New hire attrition decreased from 25% to 8%.
2. Multipoly by PWC Hungary
Pricewaterhouse Coopers in Hungary aimed to enhance their recruiting process and increase new employee retention. Their HR department attributed much of their challenges to a ho-hum career page where candidates averaged less than ten minutes of time. In an effort to boost this, they developed an online game called Multipoly, hosted directly on their career site, in hopes to engage candidates more effectively. The game presented business problems similar to those encountered in the job, allowing candidates to team up and try out different roles, and ultimately advance to simulated job interviews.
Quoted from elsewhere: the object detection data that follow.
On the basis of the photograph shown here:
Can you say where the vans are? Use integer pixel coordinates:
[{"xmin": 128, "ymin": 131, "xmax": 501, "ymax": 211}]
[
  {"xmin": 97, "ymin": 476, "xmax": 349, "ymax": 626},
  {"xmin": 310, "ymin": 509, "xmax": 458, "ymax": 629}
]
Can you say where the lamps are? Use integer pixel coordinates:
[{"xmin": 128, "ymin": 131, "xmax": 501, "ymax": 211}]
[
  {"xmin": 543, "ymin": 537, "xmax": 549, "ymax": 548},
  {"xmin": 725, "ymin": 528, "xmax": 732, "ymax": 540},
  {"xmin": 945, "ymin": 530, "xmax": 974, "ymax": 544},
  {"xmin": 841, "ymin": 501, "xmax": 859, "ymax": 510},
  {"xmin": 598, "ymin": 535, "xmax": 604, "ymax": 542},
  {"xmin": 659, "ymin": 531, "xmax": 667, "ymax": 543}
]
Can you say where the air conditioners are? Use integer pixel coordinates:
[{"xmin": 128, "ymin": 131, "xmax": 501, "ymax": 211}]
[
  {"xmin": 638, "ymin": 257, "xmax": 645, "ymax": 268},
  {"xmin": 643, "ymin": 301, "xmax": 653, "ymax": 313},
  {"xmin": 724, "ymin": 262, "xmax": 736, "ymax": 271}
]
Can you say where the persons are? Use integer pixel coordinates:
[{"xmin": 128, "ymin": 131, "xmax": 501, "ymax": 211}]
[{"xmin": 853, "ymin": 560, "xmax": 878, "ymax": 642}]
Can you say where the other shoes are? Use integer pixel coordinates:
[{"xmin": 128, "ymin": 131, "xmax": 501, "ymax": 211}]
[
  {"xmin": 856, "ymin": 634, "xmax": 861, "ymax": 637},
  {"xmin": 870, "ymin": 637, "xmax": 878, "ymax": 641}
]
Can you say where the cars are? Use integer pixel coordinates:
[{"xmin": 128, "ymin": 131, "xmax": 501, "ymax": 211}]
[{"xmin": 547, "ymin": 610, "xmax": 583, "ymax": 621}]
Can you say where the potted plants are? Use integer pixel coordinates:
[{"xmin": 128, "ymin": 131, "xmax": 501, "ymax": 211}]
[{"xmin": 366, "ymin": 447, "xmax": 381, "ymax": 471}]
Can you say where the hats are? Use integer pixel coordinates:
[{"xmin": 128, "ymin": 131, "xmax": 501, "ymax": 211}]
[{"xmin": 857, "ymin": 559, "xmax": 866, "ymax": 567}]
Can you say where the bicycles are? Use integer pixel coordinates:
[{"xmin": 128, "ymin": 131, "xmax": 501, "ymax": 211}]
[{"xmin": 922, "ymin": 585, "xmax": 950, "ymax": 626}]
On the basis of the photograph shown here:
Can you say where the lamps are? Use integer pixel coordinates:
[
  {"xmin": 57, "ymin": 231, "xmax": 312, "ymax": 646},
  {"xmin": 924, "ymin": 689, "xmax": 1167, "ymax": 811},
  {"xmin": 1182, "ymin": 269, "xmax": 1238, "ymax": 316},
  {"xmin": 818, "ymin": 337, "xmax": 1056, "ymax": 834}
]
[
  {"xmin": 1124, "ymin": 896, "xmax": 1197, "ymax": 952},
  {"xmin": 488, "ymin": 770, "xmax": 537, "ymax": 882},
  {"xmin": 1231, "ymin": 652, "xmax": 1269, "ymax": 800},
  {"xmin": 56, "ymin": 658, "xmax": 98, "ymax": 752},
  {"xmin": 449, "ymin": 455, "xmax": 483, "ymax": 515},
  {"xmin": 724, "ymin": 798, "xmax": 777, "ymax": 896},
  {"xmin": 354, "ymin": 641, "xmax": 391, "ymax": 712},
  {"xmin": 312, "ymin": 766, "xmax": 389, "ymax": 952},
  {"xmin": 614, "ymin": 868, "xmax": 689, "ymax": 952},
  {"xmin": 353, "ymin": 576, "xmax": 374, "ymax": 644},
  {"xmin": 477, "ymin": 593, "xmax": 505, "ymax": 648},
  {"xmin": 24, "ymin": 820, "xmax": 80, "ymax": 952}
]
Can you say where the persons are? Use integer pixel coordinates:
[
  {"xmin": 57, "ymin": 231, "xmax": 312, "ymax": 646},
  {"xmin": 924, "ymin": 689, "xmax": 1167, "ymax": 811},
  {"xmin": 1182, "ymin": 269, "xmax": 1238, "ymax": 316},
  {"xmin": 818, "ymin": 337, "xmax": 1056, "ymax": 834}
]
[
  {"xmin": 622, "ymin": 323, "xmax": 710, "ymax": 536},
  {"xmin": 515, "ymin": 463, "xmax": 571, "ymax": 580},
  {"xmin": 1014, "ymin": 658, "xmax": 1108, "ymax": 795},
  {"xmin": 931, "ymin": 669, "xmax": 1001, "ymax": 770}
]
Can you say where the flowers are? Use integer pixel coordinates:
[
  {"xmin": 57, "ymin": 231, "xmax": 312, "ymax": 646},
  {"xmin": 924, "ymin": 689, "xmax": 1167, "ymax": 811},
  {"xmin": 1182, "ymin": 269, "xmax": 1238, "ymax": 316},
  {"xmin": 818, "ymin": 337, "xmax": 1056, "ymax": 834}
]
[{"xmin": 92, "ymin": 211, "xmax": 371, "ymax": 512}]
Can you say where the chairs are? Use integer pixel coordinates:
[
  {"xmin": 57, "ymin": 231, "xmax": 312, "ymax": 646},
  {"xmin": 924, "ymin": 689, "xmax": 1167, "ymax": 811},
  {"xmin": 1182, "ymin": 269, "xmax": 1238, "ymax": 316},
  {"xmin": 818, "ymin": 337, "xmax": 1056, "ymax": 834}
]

- Candidates increased their time on the career page from less than 10 minutes to as much as 90 minutes
- The talent pool grew by 190%,
- Interest in working at PwC increased by 78%
- Employees who played the game transitioned more smoothly to the firm compared to non-players
3. Techniqueen: Austria
Austria faced a gender imbalance in its technology workforce, with only 15% being female. OMV, the country’s largest energy and chemicals group, initiated the Technikqueens competition in an effort to bolster this statistic. The competition involved online challenges where female players, aged 14-16, solved technical quests, with standout players earning rewards such as iPads, mentorship, free tech workshops, TV interviews, and scholarships for pursuing a technical career.
Media-friendly initiatives like OMV’s, doubled the percentage of women in tech in Austria, with the help of high profile Technikqueens collaborations from companies like Borealis, Siemens, ÖBB, Microsoft, and RHIt.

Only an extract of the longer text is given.